A orillas del río, una mujer se desplomó de rodillas, con la voz ronca de tanto gritar, las manos cubiertas de barro y los ojos hinchados y ardientes por las lágrimas.
«¡Mis hijos…! ¡Devuélvanme a mis hijos!»
Nadie respondió.
Solo el implacable estruendo del agua contra la piedra… y el eco de algo que jamás podría borrarse del todo.
Tres años antes, Isabella Torres había sido invisible.
O al menos, eso era lo que todos le habían hecho creer.
Se había casado con un hombre poderoso, rodeada de un lujo que nunca le perteneció del todo, viviendo en una mansión que parecía más una jaula.
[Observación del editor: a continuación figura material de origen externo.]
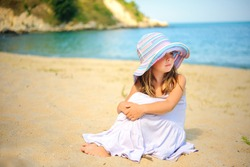 beautiful little girl in dress and beach hat sits on the beach and looks at the sea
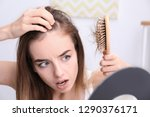 woman with hair loss problem... | Shutterstock . vector #1290376171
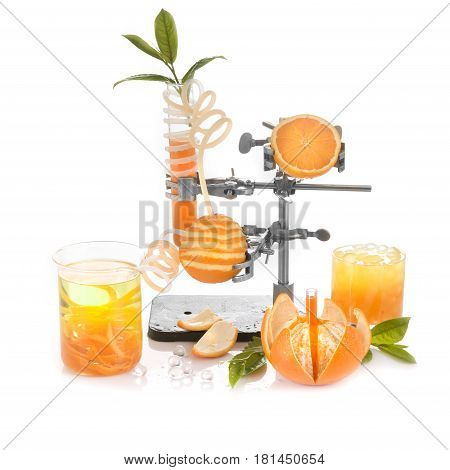 Orange with a leaf peeled in a spiral skin in a laboratory for the production of bio juice test tubes laboratory tripod clamps terminal clips white background original concept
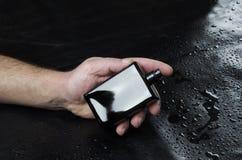 Männliche Hand mit modernem schwarzem männlichem Duft gegen ledernen Hintergrund Modell des Parfüms lizenzfreies stockfoto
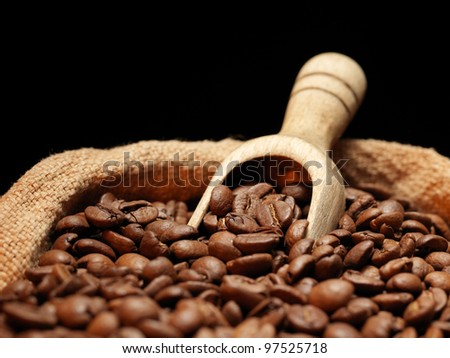 Coffee beans on burlap sack with wooden scoop - stock photo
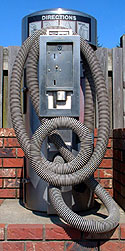 Our first picture is a close-up of the coiled hose of this vacuum cleaner.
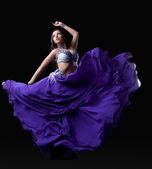 Young woman dancing oriental dance — Stock Photo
Todo parecía perfecto desde fuera… pero por dentro, se estaba desmoronando.
Esa noche, su marido, Adrian Wolfe, se paró frente a ella, sosteniendo una pila de papeles con fría certeza en la mirada.
«Aquí está. La prueba», dijo secamente. —Esos niños no son míos.
Isabella temblaba, con la voz desesperada.
—¡Sí lo son! ¡Adrián, te lo juro!
Pero él solo dejó escapar una risa silenciosa y cruel.
A su lado estaba Vanessa, la mujer que siempre había observado a Isabella con silenciosa hostilidad. Dio un paso al frente, con una sonrisa burlona en los labios.
—Si ibas a traicionarlo, al menos podrías haber sido más inteligente —dijo.
—¡Deja de mentir! —espetó Isabella—. ¡Sabes que no es verdad!
Vanessa se cruzó de brazos.
—Entonces explícame por qué nadie te cree.
El silencio que siguió se sintió como un veredicto.
Adrián miró a Isabella por última vez: vacía, distante.